What disappoints me however, is that these ladies and gentlemen limit their exchanges to- in part embarassingly sentimental- reminiscences about the ‘good old times’ prior to the upheavals that forced their parents to leave- or flee- Iran. It is understandable that at the time we had little or no awareness of the country’s realities, political or social. We were children, adolescents at best. We sat safe and dry on a boulder in the middle of a torrentous river, clueless as to the violent currents and the undertow.

Twenty-four years have elapsed, however, and it is lamentable to witness the absence of a maturation of political and social attitudes and views. It is time to admit that the pleasant life we had was at the expense of bitter deprivation, injury and wrong inflicted upon the multitudes which many of my former schoolmates still refer to as the ‘Lower Classes’. To these, however, we were and are deeply indebted. A first step toward repayment of this debt is to acknowledge that they existed and led their handicapped existences parallel to our pampered lives, often in the same house. They watered the lawns as we swam in the pool, did the housework and enabled your mothers to lead the idle and indolent lives they could never have been able to afford had they stayed in Germany.
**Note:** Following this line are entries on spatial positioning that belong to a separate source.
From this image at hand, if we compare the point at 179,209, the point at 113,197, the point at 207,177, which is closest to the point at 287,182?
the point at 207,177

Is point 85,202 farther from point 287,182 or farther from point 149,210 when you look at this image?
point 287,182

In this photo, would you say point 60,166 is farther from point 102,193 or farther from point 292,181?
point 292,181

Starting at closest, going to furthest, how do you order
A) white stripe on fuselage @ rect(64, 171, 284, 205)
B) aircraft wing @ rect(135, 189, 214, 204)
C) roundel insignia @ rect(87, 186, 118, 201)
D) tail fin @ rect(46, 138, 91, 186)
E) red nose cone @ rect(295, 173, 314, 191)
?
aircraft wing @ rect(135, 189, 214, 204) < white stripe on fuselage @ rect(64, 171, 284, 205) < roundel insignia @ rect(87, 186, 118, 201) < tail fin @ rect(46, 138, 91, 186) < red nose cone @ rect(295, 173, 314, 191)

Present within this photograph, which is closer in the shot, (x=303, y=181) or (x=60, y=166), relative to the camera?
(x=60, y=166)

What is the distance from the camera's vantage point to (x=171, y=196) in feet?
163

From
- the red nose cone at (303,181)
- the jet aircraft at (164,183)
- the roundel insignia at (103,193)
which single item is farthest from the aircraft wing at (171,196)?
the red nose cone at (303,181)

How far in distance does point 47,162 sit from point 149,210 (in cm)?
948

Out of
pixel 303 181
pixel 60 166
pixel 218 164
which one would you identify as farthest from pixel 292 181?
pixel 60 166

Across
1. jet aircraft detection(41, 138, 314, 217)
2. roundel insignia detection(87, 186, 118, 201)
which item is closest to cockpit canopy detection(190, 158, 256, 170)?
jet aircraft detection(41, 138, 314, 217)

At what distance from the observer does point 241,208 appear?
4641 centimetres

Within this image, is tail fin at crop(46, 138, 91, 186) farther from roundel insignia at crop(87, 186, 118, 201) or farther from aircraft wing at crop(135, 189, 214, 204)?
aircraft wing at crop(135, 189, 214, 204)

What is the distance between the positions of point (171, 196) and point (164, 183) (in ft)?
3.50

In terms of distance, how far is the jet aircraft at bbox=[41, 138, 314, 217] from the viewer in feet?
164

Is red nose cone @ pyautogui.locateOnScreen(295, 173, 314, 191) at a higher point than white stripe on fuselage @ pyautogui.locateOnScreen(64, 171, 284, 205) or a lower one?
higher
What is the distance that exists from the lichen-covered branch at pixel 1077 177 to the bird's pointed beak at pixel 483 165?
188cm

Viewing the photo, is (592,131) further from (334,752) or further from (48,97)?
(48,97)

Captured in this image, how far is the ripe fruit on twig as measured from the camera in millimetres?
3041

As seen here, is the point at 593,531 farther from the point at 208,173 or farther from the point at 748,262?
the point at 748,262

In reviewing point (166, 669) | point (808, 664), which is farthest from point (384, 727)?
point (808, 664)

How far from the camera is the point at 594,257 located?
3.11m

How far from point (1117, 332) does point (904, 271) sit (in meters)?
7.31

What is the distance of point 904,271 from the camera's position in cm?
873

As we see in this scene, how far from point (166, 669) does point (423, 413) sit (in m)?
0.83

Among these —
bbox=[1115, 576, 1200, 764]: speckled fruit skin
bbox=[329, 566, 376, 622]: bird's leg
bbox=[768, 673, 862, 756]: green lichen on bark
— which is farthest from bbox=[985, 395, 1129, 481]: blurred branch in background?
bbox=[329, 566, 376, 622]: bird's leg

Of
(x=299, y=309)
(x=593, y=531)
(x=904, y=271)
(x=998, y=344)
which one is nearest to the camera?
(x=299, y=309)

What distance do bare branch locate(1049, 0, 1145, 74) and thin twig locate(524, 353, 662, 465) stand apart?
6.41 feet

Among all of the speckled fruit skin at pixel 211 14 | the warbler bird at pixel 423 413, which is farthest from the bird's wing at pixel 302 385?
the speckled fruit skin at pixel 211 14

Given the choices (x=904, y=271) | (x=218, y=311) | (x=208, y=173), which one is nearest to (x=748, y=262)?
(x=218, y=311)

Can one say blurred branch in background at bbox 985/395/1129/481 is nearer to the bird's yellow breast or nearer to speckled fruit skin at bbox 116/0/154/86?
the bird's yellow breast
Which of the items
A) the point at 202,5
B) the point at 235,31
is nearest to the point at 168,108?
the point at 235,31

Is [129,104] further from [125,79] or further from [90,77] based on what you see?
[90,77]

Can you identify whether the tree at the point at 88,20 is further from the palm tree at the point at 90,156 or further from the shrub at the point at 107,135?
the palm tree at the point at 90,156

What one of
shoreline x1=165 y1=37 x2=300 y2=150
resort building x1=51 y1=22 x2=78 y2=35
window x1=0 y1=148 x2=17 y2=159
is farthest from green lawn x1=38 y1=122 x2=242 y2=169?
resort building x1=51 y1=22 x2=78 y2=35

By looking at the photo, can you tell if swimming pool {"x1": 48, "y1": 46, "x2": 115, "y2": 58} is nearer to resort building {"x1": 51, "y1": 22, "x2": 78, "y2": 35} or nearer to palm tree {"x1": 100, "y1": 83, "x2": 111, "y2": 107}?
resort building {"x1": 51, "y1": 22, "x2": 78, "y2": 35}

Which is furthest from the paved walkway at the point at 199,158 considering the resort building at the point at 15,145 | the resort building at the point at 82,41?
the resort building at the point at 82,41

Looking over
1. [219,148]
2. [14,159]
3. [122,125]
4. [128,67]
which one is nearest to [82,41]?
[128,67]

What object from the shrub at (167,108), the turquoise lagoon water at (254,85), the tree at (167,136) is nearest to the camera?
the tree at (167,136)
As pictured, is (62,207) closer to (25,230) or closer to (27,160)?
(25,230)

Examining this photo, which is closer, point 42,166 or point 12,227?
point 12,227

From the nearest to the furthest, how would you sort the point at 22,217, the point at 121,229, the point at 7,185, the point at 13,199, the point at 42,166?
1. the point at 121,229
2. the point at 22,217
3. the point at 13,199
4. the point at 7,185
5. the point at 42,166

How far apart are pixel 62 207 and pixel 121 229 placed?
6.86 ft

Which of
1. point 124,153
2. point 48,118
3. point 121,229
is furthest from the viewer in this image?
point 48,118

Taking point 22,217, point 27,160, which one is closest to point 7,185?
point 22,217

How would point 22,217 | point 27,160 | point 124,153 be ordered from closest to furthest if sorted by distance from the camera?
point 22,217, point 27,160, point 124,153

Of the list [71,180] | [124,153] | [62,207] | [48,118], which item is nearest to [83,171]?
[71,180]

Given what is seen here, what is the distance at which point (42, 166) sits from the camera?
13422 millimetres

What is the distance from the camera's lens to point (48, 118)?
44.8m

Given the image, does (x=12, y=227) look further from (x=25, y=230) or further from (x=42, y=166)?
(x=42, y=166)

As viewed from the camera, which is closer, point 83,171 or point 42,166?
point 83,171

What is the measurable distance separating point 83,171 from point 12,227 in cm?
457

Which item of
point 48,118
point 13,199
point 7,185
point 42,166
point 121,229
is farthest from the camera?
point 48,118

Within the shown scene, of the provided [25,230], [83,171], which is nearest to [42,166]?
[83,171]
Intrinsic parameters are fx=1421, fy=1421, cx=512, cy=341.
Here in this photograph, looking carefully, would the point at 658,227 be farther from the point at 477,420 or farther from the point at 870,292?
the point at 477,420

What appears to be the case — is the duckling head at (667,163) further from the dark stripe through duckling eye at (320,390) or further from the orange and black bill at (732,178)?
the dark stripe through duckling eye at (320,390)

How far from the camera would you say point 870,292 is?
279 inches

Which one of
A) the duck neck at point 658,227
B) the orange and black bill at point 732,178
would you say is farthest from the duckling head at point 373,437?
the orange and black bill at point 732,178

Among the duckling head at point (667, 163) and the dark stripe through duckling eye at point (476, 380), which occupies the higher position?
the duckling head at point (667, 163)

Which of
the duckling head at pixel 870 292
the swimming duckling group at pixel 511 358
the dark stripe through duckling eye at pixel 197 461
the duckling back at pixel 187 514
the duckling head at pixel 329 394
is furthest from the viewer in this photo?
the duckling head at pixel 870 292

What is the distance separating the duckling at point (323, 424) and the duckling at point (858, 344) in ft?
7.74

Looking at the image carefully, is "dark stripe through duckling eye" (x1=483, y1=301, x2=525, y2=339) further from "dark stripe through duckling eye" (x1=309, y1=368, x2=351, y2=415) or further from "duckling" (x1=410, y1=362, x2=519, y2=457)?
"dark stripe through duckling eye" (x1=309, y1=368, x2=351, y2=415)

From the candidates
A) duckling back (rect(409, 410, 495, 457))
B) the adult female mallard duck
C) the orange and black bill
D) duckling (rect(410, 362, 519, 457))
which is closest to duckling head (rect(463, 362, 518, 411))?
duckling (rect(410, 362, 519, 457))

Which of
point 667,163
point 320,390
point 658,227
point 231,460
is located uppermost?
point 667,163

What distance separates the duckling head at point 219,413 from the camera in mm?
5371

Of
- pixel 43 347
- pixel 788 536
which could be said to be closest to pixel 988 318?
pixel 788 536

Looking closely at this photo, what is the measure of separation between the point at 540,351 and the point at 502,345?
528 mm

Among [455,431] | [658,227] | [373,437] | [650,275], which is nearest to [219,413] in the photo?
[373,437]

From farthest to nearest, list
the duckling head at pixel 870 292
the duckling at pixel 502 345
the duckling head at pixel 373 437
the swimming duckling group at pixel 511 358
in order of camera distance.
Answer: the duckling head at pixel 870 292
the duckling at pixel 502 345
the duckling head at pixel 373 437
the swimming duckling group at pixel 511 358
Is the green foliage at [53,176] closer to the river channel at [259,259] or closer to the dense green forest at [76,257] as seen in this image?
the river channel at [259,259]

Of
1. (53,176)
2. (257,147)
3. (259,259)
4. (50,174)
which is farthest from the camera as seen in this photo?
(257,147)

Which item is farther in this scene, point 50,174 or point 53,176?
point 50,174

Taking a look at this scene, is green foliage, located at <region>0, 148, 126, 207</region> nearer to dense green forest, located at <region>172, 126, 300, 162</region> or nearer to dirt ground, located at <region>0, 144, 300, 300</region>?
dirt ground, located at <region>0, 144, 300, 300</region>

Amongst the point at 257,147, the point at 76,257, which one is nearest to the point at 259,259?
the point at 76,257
These servants were the fortunate ones, much more fortunate, at least, than those who laboured in the brickyards in the south of Tehran for a pittance and lived in hovels under unacceptable circumstances that stole from them what little dignity and self-esteem they had left.

Most of my former schoolmates have attained positions of affluence and influence in their lives. They are vehement and vocal in their critisism and derision of the corruption and incompetence of Iran’s present rulers. Yet the idea does not appear to occur to them to return to the country they claim to yearn for, where they claim their hearts and roots are and to contribute to its betterment. It is easier to talk, though, than to act. To act would mean to leave the amenities of life in Europe for the relative hardships of life in Iran. They probably expect another upheaval that will dispose of the theocrats- an upheaval to be carried out by the Lower and Middle Classes presumably- that will enable them to return to Tehran on a red carpet and reclaim their positions of privilege. That, however, is an illusion. It is also despicable and ignorant of the country’s political realities. In this hope they will be as disappointed as the Drummer Prince. The Romanoffs have waited for their return for quite a while now, too. I suggest that the Pahlavis and the Romanoffs establish a Verein of dethroned despots. There are quite a number of former Imperial and Royal Highnesses and Majesties from African and Central European countries who would appreciate the idea and apply for membership, I’m certain.

I dared voice these views, in a mild version, on the FdDST’s website. I was attacked, critisized, denied membership and ostracized. One particularly unsavoury fellow abused and insulted me (in a manner rather revealing of his birth and descent) in a number of cowardly anonymous emails. In Mr Pahlavi’s time, freedom of opinion and thought and their expression were not welcome and firmly discouraged. Dissent was a matter treated in the notorious Evin prison. Treatment invariably involved the atrocious infliction of pain both physical and psychical. This attitude has its roots in a particular mental disposition, of which intolerance is a main ingredient. The presence of this particular mental dispositon is evident in the FdDST. This may appear to be an exaggerated, inaccurate and unfair comparison. I would, however, like to quote in translation a Persian proverb: They are excellent swimmers indeed. It is just that they haven’t had access to the sea yet.